How does the characterization of Gatsby in the Great Gatsby represent and undermine it? Although "The Great Gatsby" is filled with multiple themes such as love, money, order, reality, illusion and immorality, no one would probably deny that the predominate one focuses on the American Dream and the downfall of those who attempt to reach its illusionary goals.

The attempt to capture the American Dream is the central of this novel. This can be explained by how Gatsby came to get his fortune. By studying the process of how Gatsby tried to achieve his own so-called American Dream, we could have a better understanding of what American dream is all about, in those down-to-earth Americans' point of view.

The characterization of Gatsby is a representative figure among Americans as he devoted his whole life to achieve his dream.

However, pathetically he failed to make it came true at the end, just like most of the Americans, who misunderstood what the real meaning of American Dream is, did. The American Dream promises prosperity and self-fulfillment as rewards for hard work and self-reliance. A product of the frontier and the west, the American Dream challenges people to have dreams and strive to make them real.

Historically, the dream represents the image of believing in the goodness nature. However, the American Dream can be interpreted in many different ways. While some may strive for spiritual goodness and excellence, other take the dream to represent purely materialistic values, which the majority perceive at that time.

This is also the case of Jay Gatsby.
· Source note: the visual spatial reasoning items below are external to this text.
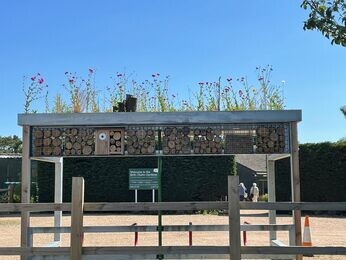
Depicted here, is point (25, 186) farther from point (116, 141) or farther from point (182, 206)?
point (182, 206)

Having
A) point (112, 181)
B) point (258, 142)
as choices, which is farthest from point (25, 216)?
point (112, 181)

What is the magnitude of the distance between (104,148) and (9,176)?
2354 centimetres

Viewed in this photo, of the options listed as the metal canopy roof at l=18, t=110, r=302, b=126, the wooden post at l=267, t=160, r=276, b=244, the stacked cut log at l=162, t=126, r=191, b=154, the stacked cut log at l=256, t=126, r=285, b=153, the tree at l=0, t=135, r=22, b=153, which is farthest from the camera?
the tree at l=0, t=135, r=22, b=153

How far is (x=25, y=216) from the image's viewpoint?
24.8ft

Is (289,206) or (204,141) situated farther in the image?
(204,141)

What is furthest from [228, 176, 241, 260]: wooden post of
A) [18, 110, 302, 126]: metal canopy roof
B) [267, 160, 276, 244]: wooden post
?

We will later discover such a materialistic interpretation of the American Dream is the main cause of Gatsby's downfall. Gatsby himself indeed is a complex symbol of the corruption of the American Dream. He is a romantic dreamer who seeks to fulfill his life by earning his wealth as a gangster.
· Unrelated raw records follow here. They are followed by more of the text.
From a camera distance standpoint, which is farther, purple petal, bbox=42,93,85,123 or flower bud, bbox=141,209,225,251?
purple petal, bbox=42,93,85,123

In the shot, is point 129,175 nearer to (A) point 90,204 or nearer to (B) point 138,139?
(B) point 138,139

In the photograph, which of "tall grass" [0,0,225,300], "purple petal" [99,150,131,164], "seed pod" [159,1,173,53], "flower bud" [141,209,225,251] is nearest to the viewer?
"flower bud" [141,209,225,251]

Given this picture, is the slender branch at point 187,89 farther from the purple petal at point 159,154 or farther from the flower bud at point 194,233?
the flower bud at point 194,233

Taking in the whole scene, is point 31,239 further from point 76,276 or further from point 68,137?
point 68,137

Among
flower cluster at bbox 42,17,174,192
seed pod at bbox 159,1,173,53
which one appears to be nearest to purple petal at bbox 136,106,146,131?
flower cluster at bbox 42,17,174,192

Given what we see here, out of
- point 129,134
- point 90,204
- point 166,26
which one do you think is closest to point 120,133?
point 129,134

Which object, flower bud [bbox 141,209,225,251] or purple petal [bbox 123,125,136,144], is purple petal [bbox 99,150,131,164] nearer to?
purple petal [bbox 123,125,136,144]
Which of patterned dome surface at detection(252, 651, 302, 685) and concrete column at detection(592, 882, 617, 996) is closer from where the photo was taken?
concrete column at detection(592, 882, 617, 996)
Gatsby does not change much in the course of the novel because his whole life is devoted to the fulfillment of a romantic dream created that is inconsistent with the realities of society. At a very early age Gatsby vowed to love and to marry Daisy.

  1. For Gatsby, his American Deam is not material possessions in fact, although it may seem that way. It is obvious to the reader from this narration that Nick is well-off but more humble with his wealth than that of Jay Gatsby.
  2. Scott Fitzgerald uses this novel to expose how the American dream is barely a dream, but rather a haunting image of lifeless aspiration. He is a romantic dreamer who seeks to fulfill his life by earning his wealth as a gangster.
  3. It had gone beyond her, beyond everything. The idea of love was part of the American Dream that Fitzgerald portrayed through his writing.
  4. The characters in The Great Gatsby and the relationships between them easily support the contention that the novel is central to the theme of the dying American dream. A Critical Portrait, London.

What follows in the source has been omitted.